Bacterial fertility factor (F-plasmids)

Esther’s discovery of lambda phage was published in 1953, with her as the sole the author ( While continuing to describe lambda phage and its integration into the host, she noticed an interesting phenomenon — some uninfected bacterial strains that had been crossed, failed to give rise to recombinants. She speculated that the bacteria “lost” a factor that was necessary for division. She describes her initial observations:

“In terms of testing available markers... the data showed that there was a specific locus for lysogenicity... In the course of such linkage [genetic mapping] studies... one day, ZERO recombinants were recovered... I explored the notion that there was some sort of 'fertility factor' which if absent, resulted in no recombinants.”

The factor that she discovered was to be officially named Fertility-factor and was found on a plasmid exchanged between bacteria (F-plasmid).
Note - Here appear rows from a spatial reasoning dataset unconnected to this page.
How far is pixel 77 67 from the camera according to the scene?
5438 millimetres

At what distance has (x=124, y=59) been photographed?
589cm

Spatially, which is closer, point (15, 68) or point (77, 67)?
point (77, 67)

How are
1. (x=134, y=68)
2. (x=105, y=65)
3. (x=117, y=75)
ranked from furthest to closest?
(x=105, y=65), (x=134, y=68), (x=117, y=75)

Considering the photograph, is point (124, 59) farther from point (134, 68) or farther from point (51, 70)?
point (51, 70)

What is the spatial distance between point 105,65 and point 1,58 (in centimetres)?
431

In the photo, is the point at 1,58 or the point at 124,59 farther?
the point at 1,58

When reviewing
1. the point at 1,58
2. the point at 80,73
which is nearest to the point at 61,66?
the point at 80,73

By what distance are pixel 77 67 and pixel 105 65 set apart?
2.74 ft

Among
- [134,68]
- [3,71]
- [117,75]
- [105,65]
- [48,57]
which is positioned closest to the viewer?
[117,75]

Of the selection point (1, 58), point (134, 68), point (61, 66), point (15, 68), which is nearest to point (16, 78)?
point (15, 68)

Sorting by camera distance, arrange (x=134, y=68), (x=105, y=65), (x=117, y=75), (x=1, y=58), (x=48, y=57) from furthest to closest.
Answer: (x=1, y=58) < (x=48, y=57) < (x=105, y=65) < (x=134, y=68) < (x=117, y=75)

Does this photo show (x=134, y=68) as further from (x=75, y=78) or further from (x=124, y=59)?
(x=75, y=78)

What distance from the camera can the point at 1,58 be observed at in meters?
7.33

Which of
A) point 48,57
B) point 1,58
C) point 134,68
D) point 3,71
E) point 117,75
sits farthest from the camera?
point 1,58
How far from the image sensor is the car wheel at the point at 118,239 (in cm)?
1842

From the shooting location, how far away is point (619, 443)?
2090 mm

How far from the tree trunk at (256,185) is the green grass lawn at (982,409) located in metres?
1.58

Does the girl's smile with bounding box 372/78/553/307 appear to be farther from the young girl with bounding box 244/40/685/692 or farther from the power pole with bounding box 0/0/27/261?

The plasmid, once transferred, could either function on its own in the bacterial cytoplasm or it could be integrated into the bacterial chromosome.

Replica plating

A longstanding problem that puzzled microbiologists for decades was how to screen large numbers of bacterial colonies for a desired phenotype. Traditionally, a single colony was streaked onto a separate plate containing a selective pressure, that is, a plate containing an antibiotic or lacking a certain growth nutrient. If the colony still grew on the selective plate, the bacterial colony originally streaked was said to have a different phenotype. What bacteriologists needed was a way to rapidly and efficiently screen for colonies with certain phenotypes in a single generation.  In essence, sciences longed for a method of reproducing the geometric pattern of colonies from a single plate.

Esther speculated that the fibers in simple velvet cloth could act as tiny inoculating needles to transfer the pattern of colonies from plate to plate. This methodology allowed her to later discover that spontaneous mutations could arise with adaptive advantages.

Invisible Esther

Esther followed her husband to Stanford University where he later founded and directed the Department of Genetics. Once again, Esther continued to be a leader in the field and founded the Plasmid Reference Center which she directed till her retirement in 1985.

Living in her husband’s shadow is one of the great tragedies in science. In a twist of cosmic irony, Esther Lederberg chose to study the invisible world of microbes, yet remained largely invisible herself. How would the world be different if Esther was afforded the same benefits as her male counterparts?  Despite these obstacles, her contributions to science were nothing less than remarkable.

This kind of story is all too common and was pervasive throughout the history of science; but there are signals that we are headed in the right direction — many wish to make the invisible, visible.